Un convoglio di diplomatici e consiglieri europei diretto dalla Ucraina verso la Polonia è stato fermato nei pressi del valico di frontiera a causa di un allarme droni e ha ripreso la marcia una volta cessato l'allarme. Fonti italiane riferiscono che a bordo si trovava anche il consigliere della sicurezza nazionale italiano Fabrizio Saggio; i passeggeri hanno temporaneamente ricevuto l'ordine di evacuazione ma non sono stati fatti scendere definitivamente e il treno non è stato evacuato.

Un treno privato che trasportava l'ex premier britannico Boris Johnson e altri consiglieri è stato invece evacuato durante lo stesso attacco. Carl Bildt, ex primo ministro svedese e presente su uno dei convogli, ha ribadito che "non era il nostro treno, ma quello che partiva solo pochi minuti dopo di noi al valico di frontiera polacco" e che il convoglio colpito è stato evacuato senza persone ferite.

Il primo ministro polacco Donald Tusk ha avvertito che gli attacchi russi possono intensificarsi e "non puo' escludere che questa escalation colpisca anche il territorio" polacco; Tusk ha inoltre presieduto una riunione d'emergenza dei vertici della difesa e dei servizi di sicurezza. Il portavoce del governo polacco Adam Szlapka ha scritto su X della convocazione dei vertici del ministero della Difesa, del ministero dell'Interno e dei servizi di sicurezza.

Il ministro degli Esteri polacco Radoslaw Sikorski ha parlato di "escalation" di Mosca a seguito degli attacchi con droni, definendoli "una nuova grave prova per l'Ucraina e per le ipotetiche future vittime dell'aggressione russa" e chiedendo di raddoppiare gli sforzi a sostegno delle vittime.

Il presidente ucraino Volodymyr Zelensky ha denunciato che i russi hanno "deliberatamente incendiato la locomotiva di un treno e danneggiato una stazione di servizio in un attacco con droni" vicino al confine con la Polonia. In un altro passaggio il presidente ha dichiarato: "Solo questa settimana, la Russia ha lanciato circa 2100 droni contro l’Ucraina – una quota significativa dei quali costituita da shahed a reazione... Il terrorismo russo è una minaccia comune per molti, ma può e deve essere sconfitto in Ucraina. Grazie a tutti coloro che contribuiscono alla protezione dei cieli ucraini e sostengono il nostro popolo".

La direzione della centrale nucleare di Zaporizhzhia, gestita dall'ente russo Rosatom pur essendo in territorio ucraino, ha denunciato che le forze ucraine avrebbero bombardato con droni per dieci volte una struttura usata per l'addestramento del personale; secondo le prime informazioni citate dalle agenzie russe non ci sarebbero vittime e le radiazioni sarebbero nei limiti della norma, mentre i danni sono in fase di verifica.

Da parte statunitense, il presidente Donald Trump ha esortato il presidente Zelenskyy a interrompere gli attacchi contro le scorte di gasolio in Russia, affermando: "Il signor Zelensky deve fare una cosa. Deve smettere di colpire le scorte di gasolio in Russia".

Le Ferrovie ucraine, Ukrzaliznytsia, hanno riferito che in un attacco con droni nella regione di Volyn una locomotiva è stata incendiata a circa 2 km dal confine con la Polonia e che non ci sono feriti; la portavoce della guardia di frontiera polacca ha inoltre indicato che il luogo dell'attacco si trovava a circa 800 metri dal confine e che il varco di frontiera è stato temporaneamente chiuso.

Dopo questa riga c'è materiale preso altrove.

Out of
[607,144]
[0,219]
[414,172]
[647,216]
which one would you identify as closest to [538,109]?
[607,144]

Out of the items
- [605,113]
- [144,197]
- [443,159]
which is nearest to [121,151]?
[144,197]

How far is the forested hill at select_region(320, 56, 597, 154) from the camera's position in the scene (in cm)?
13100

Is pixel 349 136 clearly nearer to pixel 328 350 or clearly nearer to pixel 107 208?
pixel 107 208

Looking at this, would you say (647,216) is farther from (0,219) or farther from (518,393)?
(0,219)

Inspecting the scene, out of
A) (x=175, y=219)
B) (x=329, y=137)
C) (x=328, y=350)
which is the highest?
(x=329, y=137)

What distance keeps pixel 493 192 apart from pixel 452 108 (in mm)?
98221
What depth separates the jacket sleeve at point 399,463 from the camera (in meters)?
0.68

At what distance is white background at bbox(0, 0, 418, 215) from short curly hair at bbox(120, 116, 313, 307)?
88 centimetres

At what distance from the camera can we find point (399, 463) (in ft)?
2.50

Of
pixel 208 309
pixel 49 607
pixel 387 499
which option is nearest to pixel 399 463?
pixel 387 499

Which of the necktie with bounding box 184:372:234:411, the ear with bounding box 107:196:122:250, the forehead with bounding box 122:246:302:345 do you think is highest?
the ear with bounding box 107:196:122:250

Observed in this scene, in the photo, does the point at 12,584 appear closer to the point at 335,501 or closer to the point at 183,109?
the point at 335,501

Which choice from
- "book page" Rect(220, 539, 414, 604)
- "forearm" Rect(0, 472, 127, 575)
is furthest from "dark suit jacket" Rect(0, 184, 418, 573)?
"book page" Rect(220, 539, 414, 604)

Sullo sfondo diplomatico, il capo dell'Ufficio presidenziale ucraino Kyrylo Budanov ha detto che un nuovo ciclo di negoziati di pace in formato trilaterale potrebbe tenersi a ottobre, osservazione che è stata accompagnata dal portavoce del Cremlino Dmitry Peskov, il quale non ha escluso la possibilità di colloqui in quel mese. Il consigliere del Cremlino Yuri Ushakov ha inoltre riferito che il principe ereditario degli Emirati Arabi Uniti Khaled bin Mohammed bin Zayed Al Nahyan avrebbe confermato a Putin la disponibilità degli Emirati a ospitare colloqui sull'Ucraina.